I am not ready because there are so many facets of education that I have not mastered. I figure if I ever do master some of these practices, I probably should do a good ten years of teaching after that point. I owe it to all the kids I shortchanged with bad pedagogy.

So this is going to be a year to re-tool and refine my practices. Here are some of my goals:

1. Finally get smart about grading. My friend and mentor Drew Schrader shared a quote during some summer work that has not left my mind since he quoted it for us. We were talking about assessment practices, and he posed this James Popham quote for us to pontificate upon: “Any assessment that doesn’t lead to an instructional decision is merely a ritual.” Merely a ritual. As in, something we have come to believe is important, even if we are not sure why. A ritual, as in, something we will continue to do, indefinitely, for better or worse.

For four years now, since I was first exposed to Standards-Based Grading, I have inched closer to implementing it on a full-time basis. The idea has real traction now in our building, and we want to continue to improve our practice and plan to do so by conferencing with SBG mentors (like my old friend Michael McDowell, principal and teacher in Marin County, California) and by visiting other New Tech Schools (such as Kent Innovation High in Grand Rapids, Michigan) that have been using SBG for a decade or more.

2. Seek better feedback for myself. It is a standing expectation in our school that every facilitator takes their project idea to an informal and optional meeting held each Monday based on Critical Friends Group.
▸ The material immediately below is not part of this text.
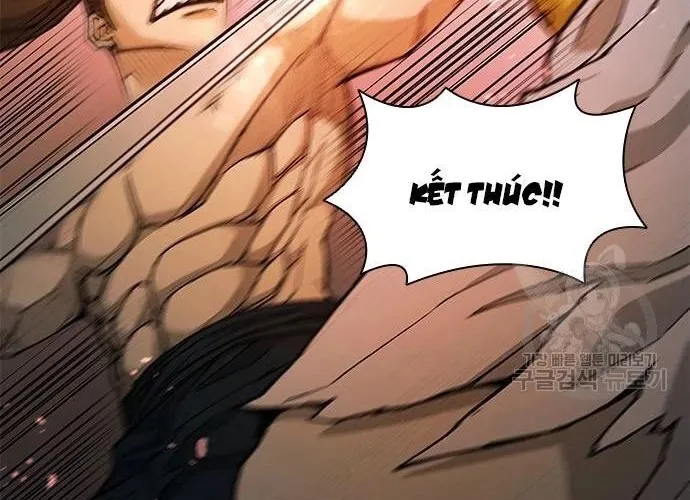 Con Đường Của Võ Giả Chap 186 - Next Chap 187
At these meetings, a presenter pitches their project idea in one of a number of ways; most commonly, projects are subjected to a Tuning Protocol (best used for an idea that is well-formed but may want for some feedback on details, logistics, scope of content, etc.) or a Charette Protocol (most appropriate when an idea is there but is a bit formless.)

Personally, I feel like I have drifted away from getting enough feedback on project ideas prior to introducing them to my students. Even projects that are successful and repeatable should be reframed each year to ensure authenticity and continual improvement, and those “tweaks” require feedback from a professional learning network. This year, I am off to a good start with getting ideas in front of a group of trusted and valued peers prior to sharing with my students.

3. Find the next “revolution.” After all, it is our ten-year anniversary. While our school’s vision is to be “A Revolutionary Pathway for Learning,” it goes without saying that revolution is difficult and change is slow (and is a revolution still a revolution 10 years on?). For us, we feel that the next revolution has a little more to do with all of the major facets of who we are: Project Based Learning, a culture of Trust, Respect and Responsibility, and seamless access to technology and information.

The approach that we are taking is one that strives to give students even greater ownership of their own learning, in ways that are age- appropriate. Standards-Based grading is a piece of that bigger picture, in that it gives students clear expectations for what content fluency looks like in various disciplines.

So, too, is a broad swath of voice and choice for students to explore their passions. We have successfully implemented Genius Hour in the last year, and are looking to potentially make it the grade 9 entry point through which students build to an eventual Senior Project. E- Learning, in its current form in our district, is an approach reserved only for extenuating events like a “Snowpocalypse” or other school closure event. But why? As connectivity becomes pervasive, why should we not leverage technology to give students more autonomy, responsibility and freedom?

I feel incredibly fortunate to be a member of a stellar staff full of courageous, envelope-pushing people, ages 14 through 58. Life at school is good, and it is still an exciting place to go each day. And, of course, it’s a challenging job–that is ultimately the reason why I keep coming back! In my acronym-filled educational world, I’m looking forward to a year with lots of PBL, SBG, CFG, and JDI (Just Do It!)